Saturday 27 February 2010

Awareness value of a US data center incident

Consonus, a US data-center/co-location facility provider that prides itself on its "highly secure and reliable data centers", suffered a rather embarrassing physical security incident at one of its data centers on Saturday February 20th. An email from the Consonus data center manager to his customers indicates that an Inergen automated fire suppression system was accidentally triggered during a routine 6-monthly inspection of the fire system. This incident somehow damaged a large number of disks in the facility - I understand from other less reliable sources that as many as five hundred disks may have bitten the dust. Oops.

The point of this blog posting is not to poke fun at Consonus, who have clearly invested heavily in state-of-the-art controls and appear to have a comprehensive approach to information security, but rather to indicate that control failure remains a risk that we should all consider, no matter how strong we believe our controls may be.

In this incident, disk damage was evidently not the anticipated result of triggering the fire suppression system. It was an unforseen risk, exactly the kind of thing that contingency planning is designed to mitigate. I wonder how many of Consonus' customers either buy its optional disaster recovery and data protection (evidently meaning backup and archival) services, or have their own contingency controls in place, or didn't but now wish they did ...

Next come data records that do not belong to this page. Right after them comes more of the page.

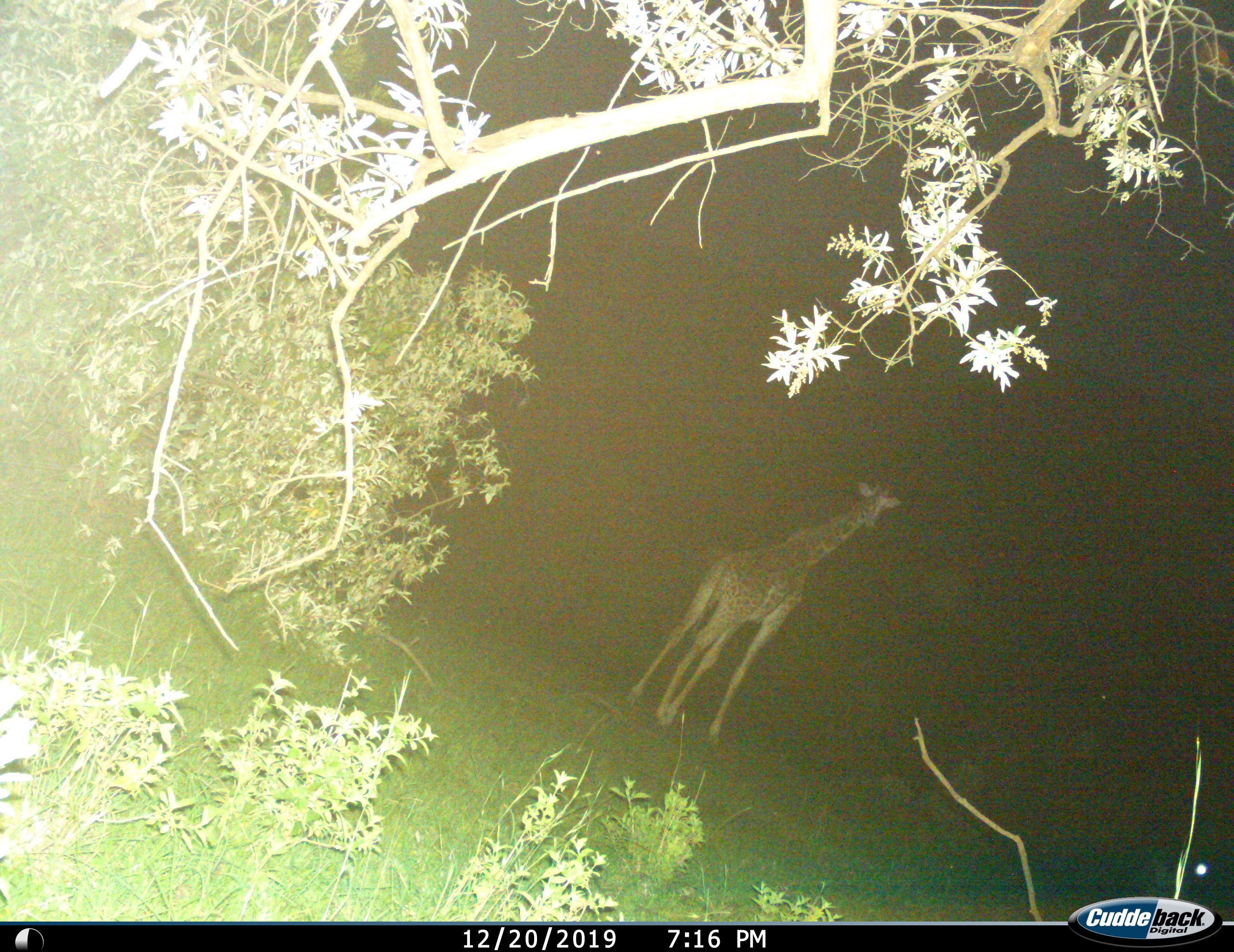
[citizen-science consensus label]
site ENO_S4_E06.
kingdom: Animalia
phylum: Chordata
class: Mammalia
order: Artiodactyla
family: Giraffidae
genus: Giraffa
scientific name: Giraffa camelopardalis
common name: giraffe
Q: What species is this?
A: Giraffe (Giraffa camelopardalis).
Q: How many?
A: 1.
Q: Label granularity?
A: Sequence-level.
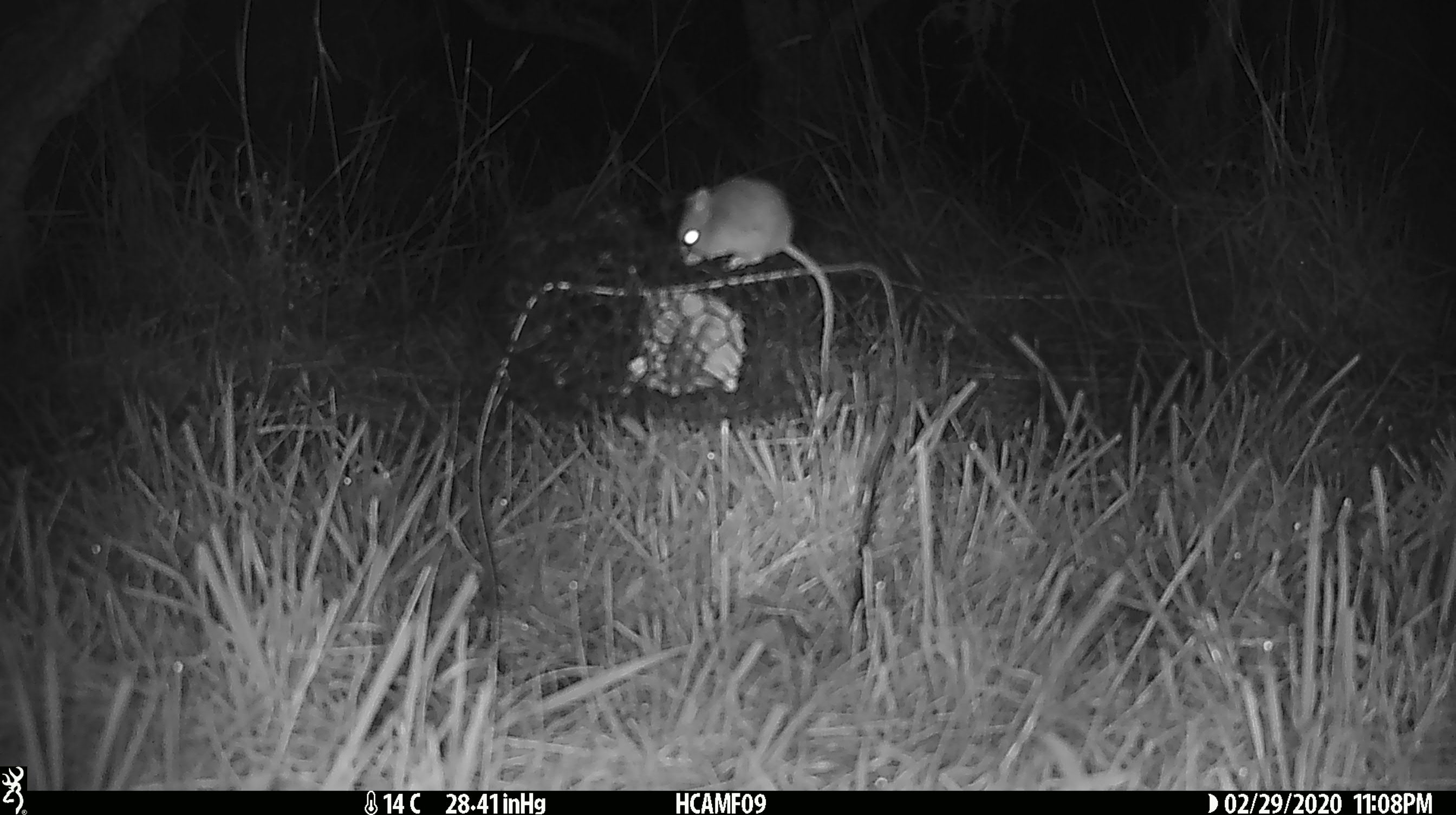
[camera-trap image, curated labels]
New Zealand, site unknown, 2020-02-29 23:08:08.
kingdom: Animalia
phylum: Chordata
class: Mammalia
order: Rodentia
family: Muridae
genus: Mus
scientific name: Mus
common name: mouse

At the same time, this incident is probably not generating the kind of publicity that Consonus would welcome (although there's some truth in the saying that there's no such thing as bad publicity! It's not all bad news). I wonder if their customer services team has its own contingency plan for this kind of event?

This unfortunate incident would form the basis of an excellent case study for security awareness purposes, but it's far from isolated. The truth is that unpredictable and costly information security incidents happen more often than most people realize [and here I'm talking in general terms, explicitly not referring to Consonus!]. In the course of my career, I have seen many and, I'm ashamed to admit, been personally involved in a few.

Investing in high availability technologies and strong security measures still cannot guarantee that essential IT services will be 100% available under all circumstances. Testing the fire system 'outside normal office hours' reduces but does not eliminate the risks. Siting IT facilities above the anticipated '100-year flood level' is merely gazing into some weather man's crystal balls. 'Uninterruptible power supply' is an oxymoron.

Even if information security is truly taken to heart by an enlightened senior management, as IT technologies and services get ever more complex, some types of coincident or catastrophic failure (including those caused by the very security controls we are implementing) become more not less likely.



Contingency planning depends on contingency thinking, which starts with someone posing the inevitable "What if ...?". There's a fine art to getting managers to suspend their rather charming but somewhat dubious trust in technology just long enough to consider what might happen if things don't in fact work perfectly, while at the same time not going so far as to be accused of just spreading FUD or constantly crying wolf (which is where classic "worst case scenarios" can easily lead). This is exactly the area where security awareness really helps in that it aligns information security and business thinking, focusing everyone on the risks and controls with the benefit of knowledge of what can, and indeed does, go wrong in similar situations elsewhere.

And that's why case studies make such good awareness tools. Better to learn from other people's misfortunes than to suffer them yourself.